Face à l’injustice que fait subir la justice togolaise aux prisonniers politiques condamnés à mourir au bagne, la plupart ont décidé de se tourner vers les juridictions suprationales à l’instar de la Cour de justice de la CEDEAO avec l’assurance et la certitude qu’au moins à Abuja, siège de la juridiction communautaire, le droit sera dit.

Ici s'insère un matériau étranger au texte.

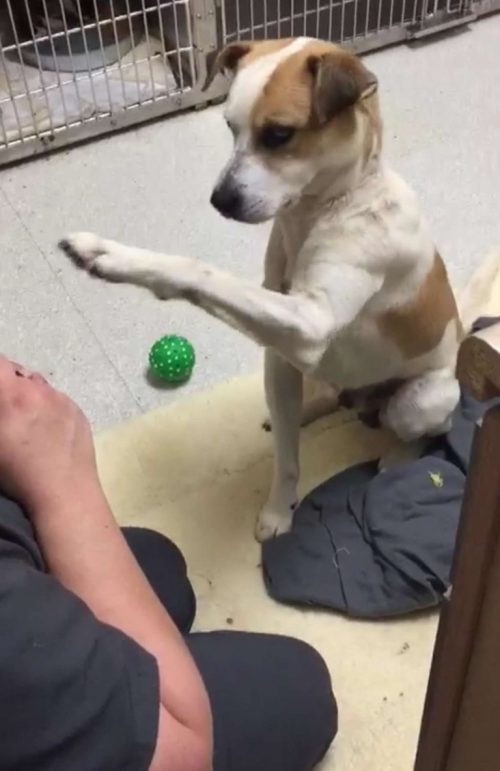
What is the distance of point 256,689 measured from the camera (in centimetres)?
113

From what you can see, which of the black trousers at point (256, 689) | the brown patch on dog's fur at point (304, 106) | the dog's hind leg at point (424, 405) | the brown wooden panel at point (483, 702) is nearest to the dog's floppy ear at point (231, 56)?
the brown patch on dog's fur at point (304, 106)

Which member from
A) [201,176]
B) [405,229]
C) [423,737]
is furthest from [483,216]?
[423,737]

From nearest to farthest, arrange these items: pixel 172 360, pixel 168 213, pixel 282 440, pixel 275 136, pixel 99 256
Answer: pixel 99 256, pixel 275 136, pixel 282 440, pixel 172 360, pixel 168 213

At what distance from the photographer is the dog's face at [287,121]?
1.17 m

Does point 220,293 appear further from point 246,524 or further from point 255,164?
point 246,524

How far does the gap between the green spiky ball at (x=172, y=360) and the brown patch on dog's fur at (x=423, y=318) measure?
45cm

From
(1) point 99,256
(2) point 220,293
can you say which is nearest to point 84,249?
(1) point 99,256

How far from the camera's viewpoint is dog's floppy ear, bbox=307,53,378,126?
116cm

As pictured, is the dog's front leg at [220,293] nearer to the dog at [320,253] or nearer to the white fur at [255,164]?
the dog at [320,253]

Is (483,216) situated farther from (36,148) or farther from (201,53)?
(36,148)

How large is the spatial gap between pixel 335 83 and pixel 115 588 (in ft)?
2.06

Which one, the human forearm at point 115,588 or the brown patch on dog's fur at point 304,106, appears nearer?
the human forearm at point 115,588

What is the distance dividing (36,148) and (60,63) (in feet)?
0.67

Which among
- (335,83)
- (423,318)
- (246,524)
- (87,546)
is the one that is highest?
(335,83)
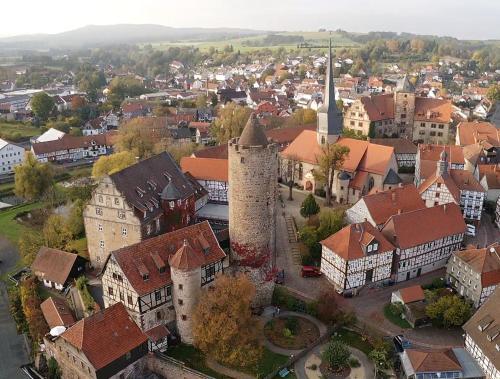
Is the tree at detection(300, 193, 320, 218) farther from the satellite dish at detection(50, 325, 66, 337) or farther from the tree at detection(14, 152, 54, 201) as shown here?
the tree at detection(14, 152, 54, 201)

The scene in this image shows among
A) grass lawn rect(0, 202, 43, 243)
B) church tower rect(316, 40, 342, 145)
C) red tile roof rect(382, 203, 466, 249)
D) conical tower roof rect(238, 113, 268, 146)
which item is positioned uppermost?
conical tower roof rect(238, 113, 268, 146)

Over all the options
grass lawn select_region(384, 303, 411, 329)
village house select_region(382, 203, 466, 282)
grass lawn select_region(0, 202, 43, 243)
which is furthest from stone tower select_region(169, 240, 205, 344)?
grass lawn select_region(0, 202, 43, 243)

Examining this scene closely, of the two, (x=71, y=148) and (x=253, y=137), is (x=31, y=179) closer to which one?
(x=71, y=148)

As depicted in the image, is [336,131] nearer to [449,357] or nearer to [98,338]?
[449,357]

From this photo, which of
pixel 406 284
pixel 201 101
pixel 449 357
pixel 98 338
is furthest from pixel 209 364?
pixel 201 101

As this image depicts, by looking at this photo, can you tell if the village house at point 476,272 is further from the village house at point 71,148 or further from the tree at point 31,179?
the village house at point 71,148

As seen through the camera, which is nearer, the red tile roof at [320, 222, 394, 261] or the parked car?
the parked car
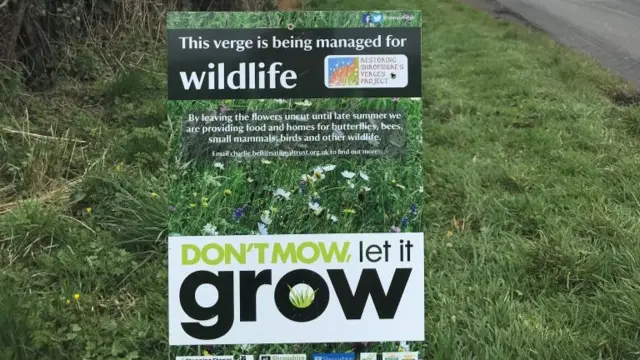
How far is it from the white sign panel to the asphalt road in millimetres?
7458

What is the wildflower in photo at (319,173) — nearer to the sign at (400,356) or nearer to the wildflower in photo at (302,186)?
the wildflower in photo at (302,186)

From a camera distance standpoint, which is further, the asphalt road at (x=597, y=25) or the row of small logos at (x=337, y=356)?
the asphalt road at (x=597, y=25)

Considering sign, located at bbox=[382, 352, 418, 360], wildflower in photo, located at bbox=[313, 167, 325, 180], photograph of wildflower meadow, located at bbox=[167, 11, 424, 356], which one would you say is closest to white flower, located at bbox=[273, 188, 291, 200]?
photograph of wildflower meadow, located at bbox=[167, 11, 424, 356]

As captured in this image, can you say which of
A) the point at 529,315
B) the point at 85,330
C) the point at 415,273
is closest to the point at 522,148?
the point at 529,315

Il y a quelques jours, les personnes arrêtées dans l’affaire dite « Tigre Revolution » ont saisi la Cour de justice de la CEDEAO. L’origine de cette scabreuse affaire remonte il y a quatre ans environ. Fin novembre 2019, une trentaine de personnes, proches du Parti National Panafricain (PNP) et faisant partie ensemble d’un groupe WhatsApp, ont été interpellées et présentées aux médias, ensuite aux diplomates accrédités au Togo.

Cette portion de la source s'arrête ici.